According to Arrowsmith, intense fatigue, or burnout, such as what happened to Emelie, is not new. Such a condition had been expressed years before by another well known author, Henry David Thoreau. He didn't have an iPhone to throw into a lake, but he did choose to leave the status quo and the mundane behind, and live in the woods for two years, very close to Concord, Massachusetts.

Arrowsmith also says that back in 1854, Thoreau saw how small details could overwhelm people. Thoreau additionally lamented how people craved hearing the latest news, similar to our modern day iPhone habits. Thoreau’s well known remedy was: “Simplify, simplify.”
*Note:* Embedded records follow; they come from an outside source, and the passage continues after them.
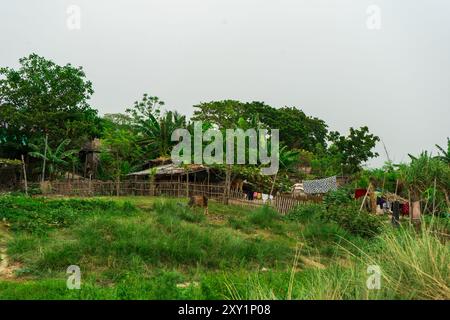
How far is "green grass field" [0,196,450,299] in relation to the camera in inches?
167

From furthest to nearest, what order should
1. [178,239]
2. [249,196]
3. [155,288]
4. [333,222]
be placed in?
[249,196]
[333,222]
[178,239]
[155,288]

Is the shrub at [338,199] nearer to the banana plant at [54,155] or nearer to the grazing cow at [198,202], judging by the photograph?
the grazing cow at [198,202]

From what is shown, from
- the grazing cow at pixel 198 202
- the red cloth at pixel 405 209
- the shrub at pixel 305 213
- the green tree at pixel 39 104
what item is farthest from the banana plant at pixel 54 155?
the red cloth at pixel 405 209

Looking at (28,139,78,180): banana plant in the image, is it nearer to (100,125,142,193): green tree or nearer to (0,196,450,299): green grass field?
(100,125,142,193): green tree

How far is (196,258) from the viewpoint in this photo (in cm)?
812

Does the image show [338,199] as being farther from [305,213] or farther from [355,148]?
[355,148]

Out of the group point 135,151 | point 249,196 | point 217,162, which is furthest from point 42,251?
point 135,151

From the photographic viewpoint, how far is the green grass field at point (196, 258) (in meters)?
4.23

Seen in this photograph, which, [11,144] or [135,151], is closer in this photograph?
[11,144]

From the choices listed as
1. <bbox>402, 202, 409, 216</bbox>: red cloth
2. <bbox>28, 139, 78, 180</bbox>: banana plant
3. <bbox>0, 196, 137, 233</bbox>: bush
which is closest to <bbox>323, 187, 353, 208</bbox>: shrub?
<bbox>402, 202, 409, 216</bbox>: red cloth

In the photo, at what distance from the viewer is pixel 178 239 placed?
28.8 feet

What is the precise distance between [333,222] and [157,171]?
1356cm

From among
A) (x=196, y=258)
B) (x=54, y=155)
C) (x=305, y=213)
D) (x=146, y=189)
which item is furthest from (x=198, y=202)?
(x=54, y=155)
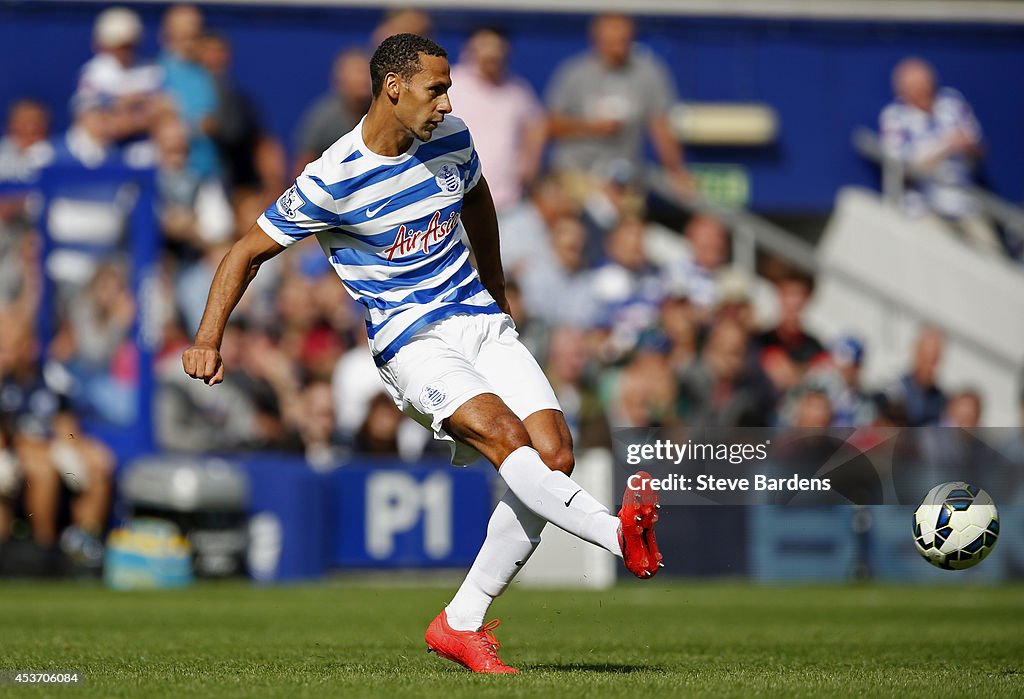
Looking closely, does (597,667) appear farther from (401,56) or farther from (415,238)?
(401,56)

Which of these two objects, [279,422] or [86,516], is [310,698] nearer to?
[86,516]

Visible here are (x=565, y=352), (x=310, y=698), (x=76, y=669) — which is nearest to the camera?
(x=310, y=698)

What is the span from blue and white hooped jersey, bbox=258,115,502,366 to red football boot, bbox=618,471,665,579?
1331 millimetres

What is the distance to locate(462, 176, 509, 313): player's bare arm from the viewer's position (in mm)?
7445

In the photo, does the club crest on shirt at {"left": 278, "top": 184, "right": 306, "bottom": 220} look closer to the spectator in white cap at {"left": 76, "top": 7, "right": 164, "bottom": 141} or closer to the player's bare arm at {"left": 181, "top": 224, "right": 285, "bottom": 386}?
the player's bare arm at {"left": 181, "top": 224, "right": 285, "bottom": 386}

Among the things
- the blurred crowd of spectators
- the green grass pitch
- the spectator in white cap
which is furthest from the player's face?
the spectator in white cap

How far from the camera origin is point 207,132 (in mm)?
16562

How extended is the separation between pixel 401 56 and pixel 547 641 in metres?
3.37

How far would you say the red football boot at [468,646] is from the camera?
6.89 meters

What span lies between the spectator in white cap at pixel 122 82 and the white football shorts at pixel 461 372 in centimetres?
932

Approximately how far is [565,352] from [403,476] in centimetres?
174

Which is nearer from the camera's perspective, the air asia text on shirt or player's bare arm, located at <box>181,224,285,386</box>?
player's bare arm, located at <box>181,224,285,386</box>

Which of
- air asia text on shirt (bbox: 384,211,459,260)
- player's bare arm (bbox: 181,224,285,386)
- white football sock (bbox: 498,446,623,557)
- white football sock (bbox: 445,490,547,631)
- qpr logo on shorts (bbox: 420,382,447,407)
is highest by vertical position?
air asia text on shirt (bbox: 384,211,459,260)

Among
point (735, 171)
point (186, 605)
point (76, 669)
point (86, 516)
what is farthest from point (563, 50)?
point (76, 669)
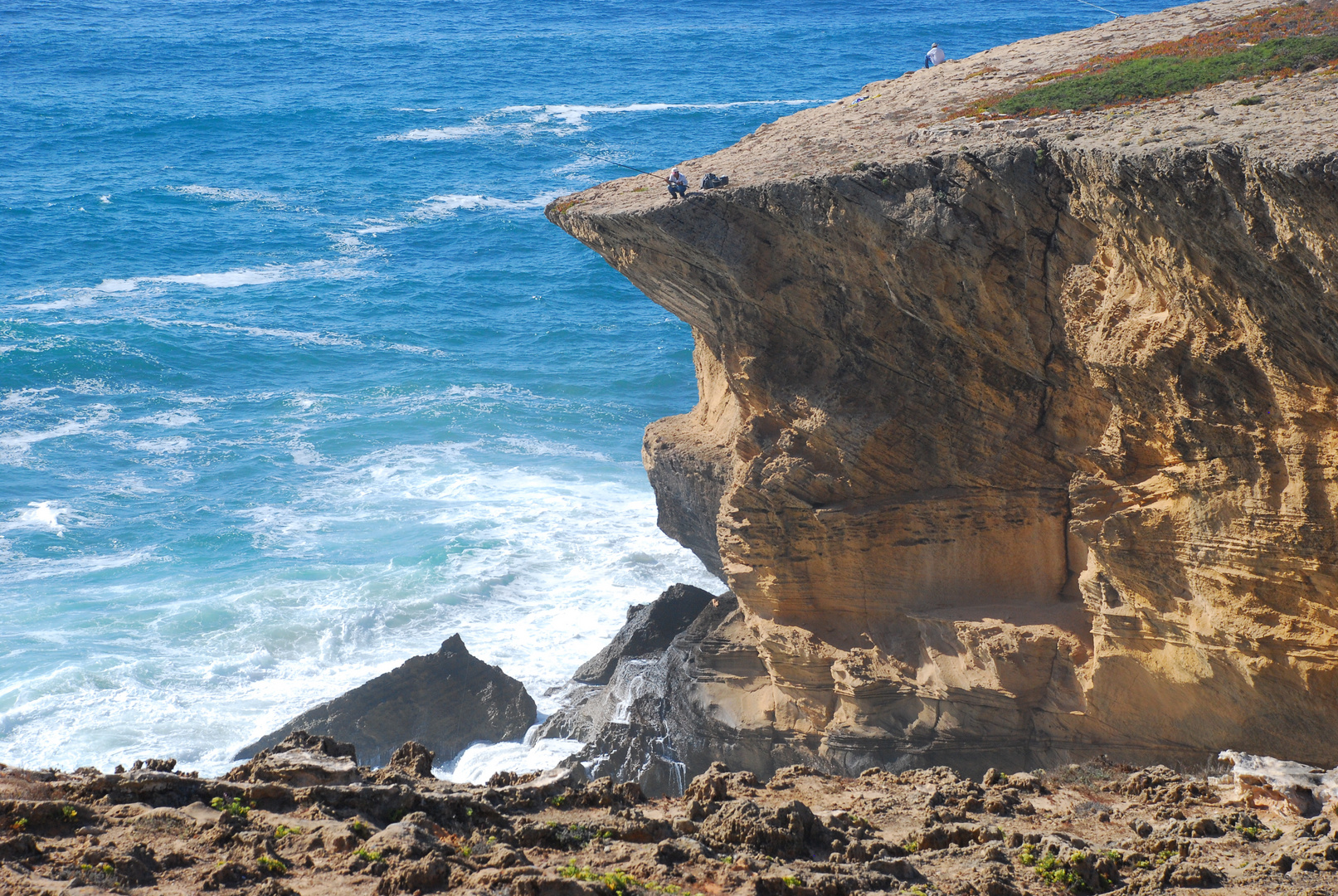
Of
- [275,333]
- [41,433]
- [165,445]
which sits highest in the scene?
[275,333]

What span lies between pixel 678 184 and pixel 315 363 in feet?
108

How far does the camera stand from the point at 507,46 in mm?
102938

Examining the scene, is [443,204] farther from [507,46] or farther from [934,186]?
[934,186]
Arrowsmith furthermore says that the easy appeal of The Colony is recognizable to American audiences. After all, "[t]he search for meaning, authenticity and adventure in the wilderness is a Great American trope." This is seen not only in Thoreau, but also Melville's Ishmael, who came to a similar conclusion that conventional life amongst society was too much. So he sought an abrupt change in lifestyle and scenery. Similar examples are Chris McCandless in "Into the Wild," and the author Cheryl Strayed. Arrowsmith says that "[t]hese works typically offer sociopolitical commentary along with the fishing and sleeping bags — and “The Colony” is no different."

==Reception==
Khatib of The New York Times says that the author's "observations are intercut with chapters focusing on each of the Colony’s members, in the past and present. Norlin is in full command of her characters’ histories and marshals a tremendous level of detail.

The New Yorker says that the author, Norlin, "has a wonderfully unpredictable way of writing. It’s both journalistic and poetic, and she moves back and forth between the registers in a way that few writers can. She leans toward the reportorial, but there are beautiful sentences hidden throughout, and when you find one it just knocks you over."

==About the book==
This book was originally published in Sweden in 2023 by Weyler Förlag under the title Stacken, which translates to Ant Hill in English. Stacken won the Vi magazine's 2024 literature prize. Before writing the book, Norlin herself went through a period of exhaustion. After this she developed a strong desire to be in the forest. Black ants became a source of inspiration for this book after they invaded her home. In this interview Norlin also discusses "group dynamics, anxiety, alpha females" and the desire to write.